*** Opening Data under study ***

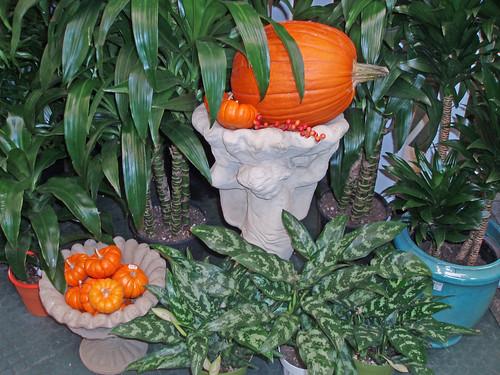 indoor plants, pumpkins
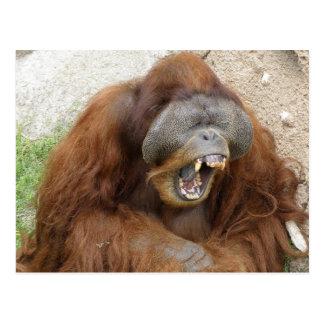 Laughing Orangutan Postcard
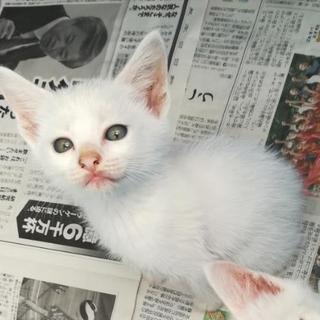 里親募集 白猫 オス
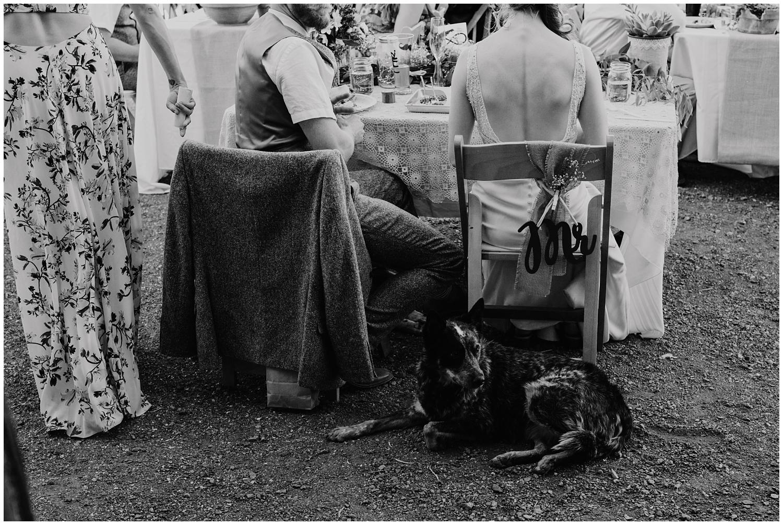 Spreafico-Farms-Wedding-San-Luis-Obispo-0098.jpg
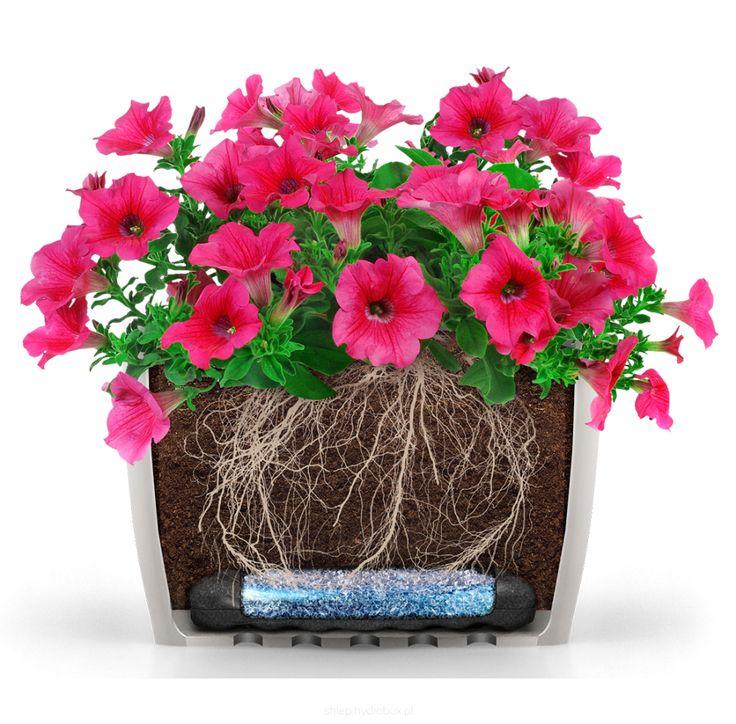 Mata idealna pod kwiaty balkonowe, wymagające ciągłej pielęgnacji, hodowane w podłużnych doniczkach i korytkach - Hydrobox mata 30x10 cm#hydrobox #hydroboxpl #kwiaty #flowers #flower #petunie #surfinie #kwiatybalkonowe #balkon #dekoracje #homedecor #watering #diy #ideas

*** Closing Data under study ***
*** Opening Data under study ***

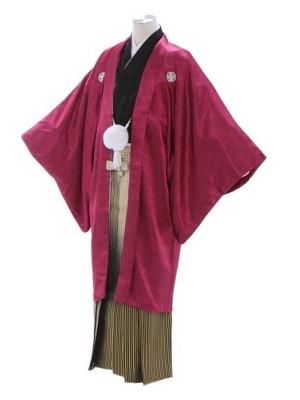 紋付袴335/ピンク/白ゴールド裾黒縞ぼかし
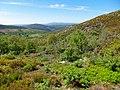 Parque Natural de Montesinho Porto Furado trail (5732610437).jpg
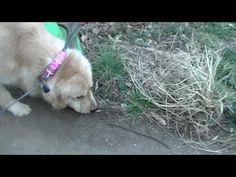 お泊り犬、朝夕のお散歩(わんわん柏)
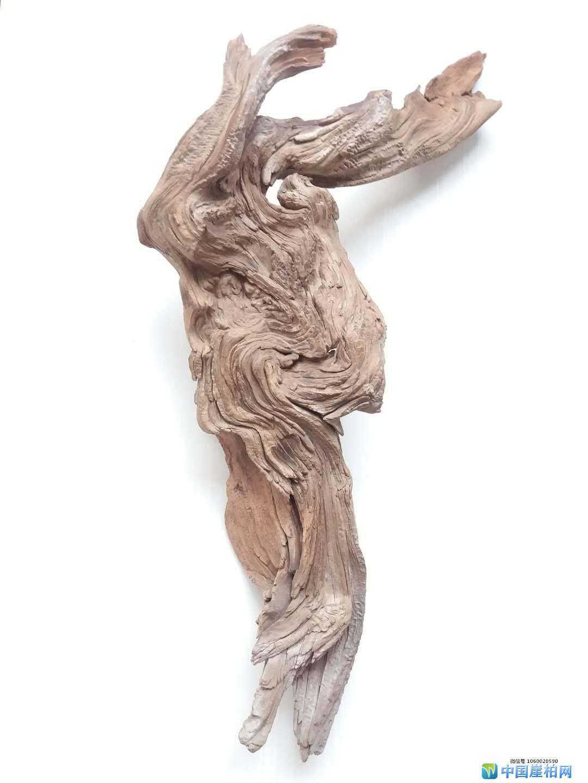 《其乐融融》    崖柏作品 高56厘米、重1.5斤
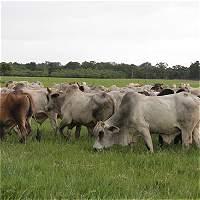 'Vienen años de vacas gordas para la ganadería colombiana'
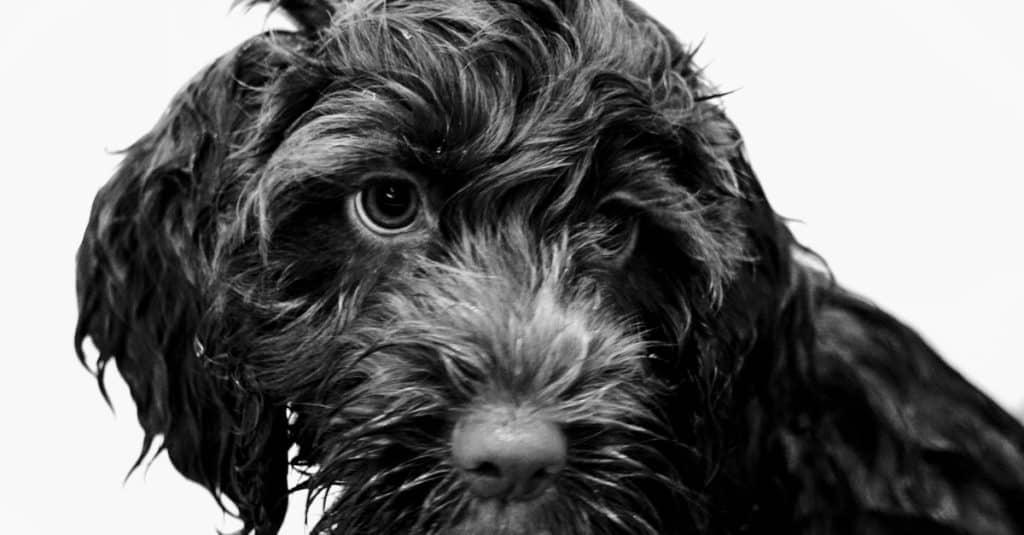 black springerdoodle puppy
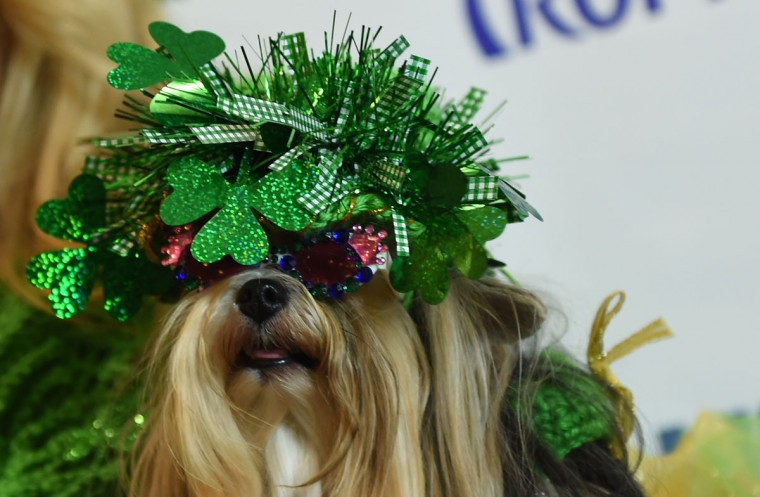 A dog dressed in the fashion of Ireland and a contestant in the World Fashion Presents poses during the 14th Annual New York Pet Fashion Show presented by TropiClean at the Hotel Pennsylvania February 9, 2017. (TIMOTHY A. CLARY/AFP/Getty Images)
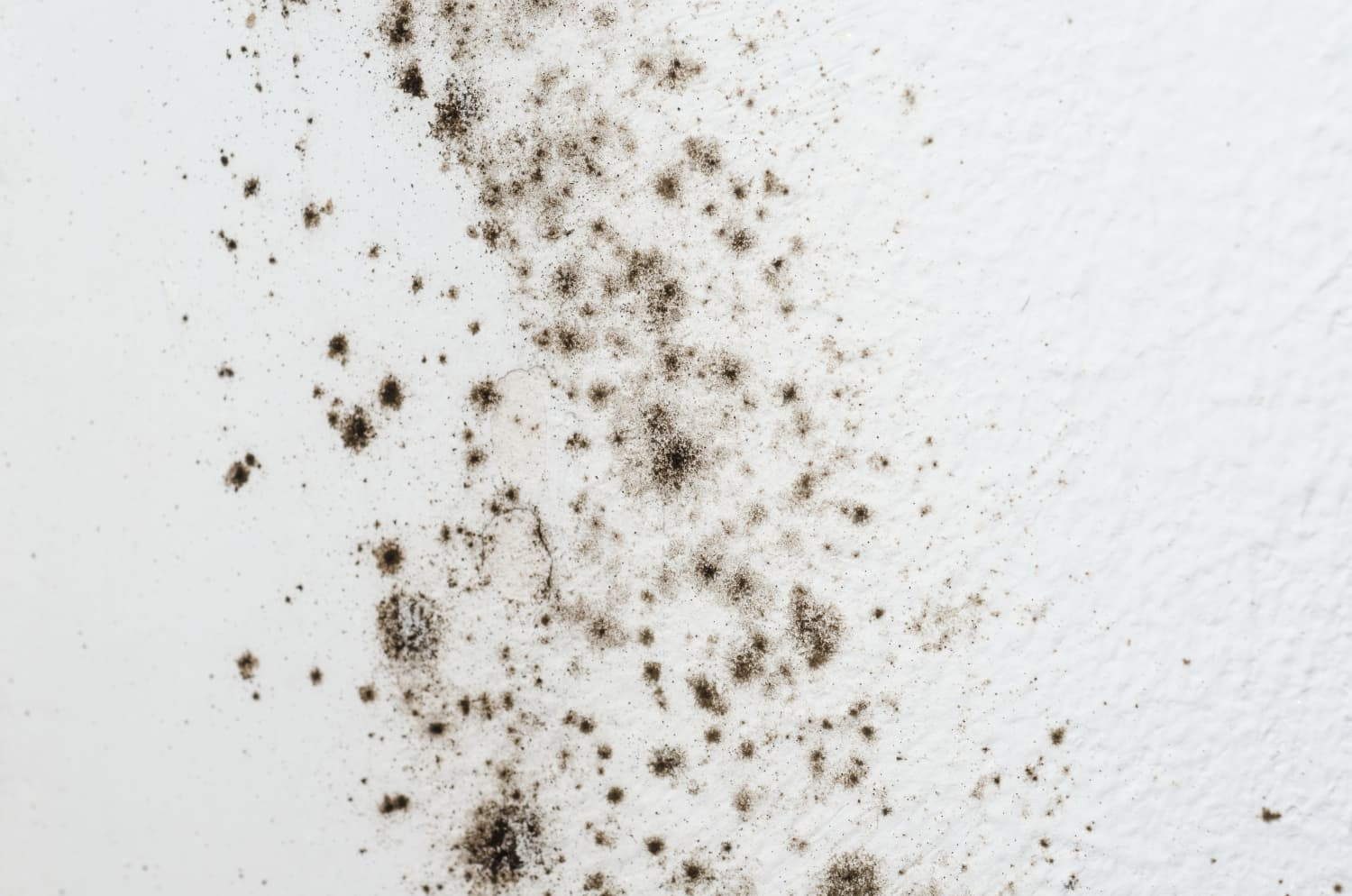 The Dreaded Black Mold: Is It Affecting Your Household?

*** Closing Data under study ***

§ What to produce:
The lines above from the line with "Parque Natural de" through the line with "The Dreaded Black" are to be given again word for word, with no pictures among them.

§ Task response:
 Parque Natural de Montesinho Porto Furado trail (5732610437).jpg
 お泊り犬、朝夕のお散歩(わんわん柏)
 《其乐融融》    崖柏作品 高56厘米、重1.5斤
 'Vienen años de vacas gordas para la ganadería colombiana'
 black springerdoodle puppy
 A dog dressed in the fashion of Ireland and a contestant in the World Fashion Presents poses during the 14th Annual New York Pet Fashion Show presented by TropiClean at the Hotel Pennsylvania February 9, 2017. (TIMOTHY A. CLARY/AFP/Getty Images)
 The Dreaded Black Mold: Is It Affecting Your Household?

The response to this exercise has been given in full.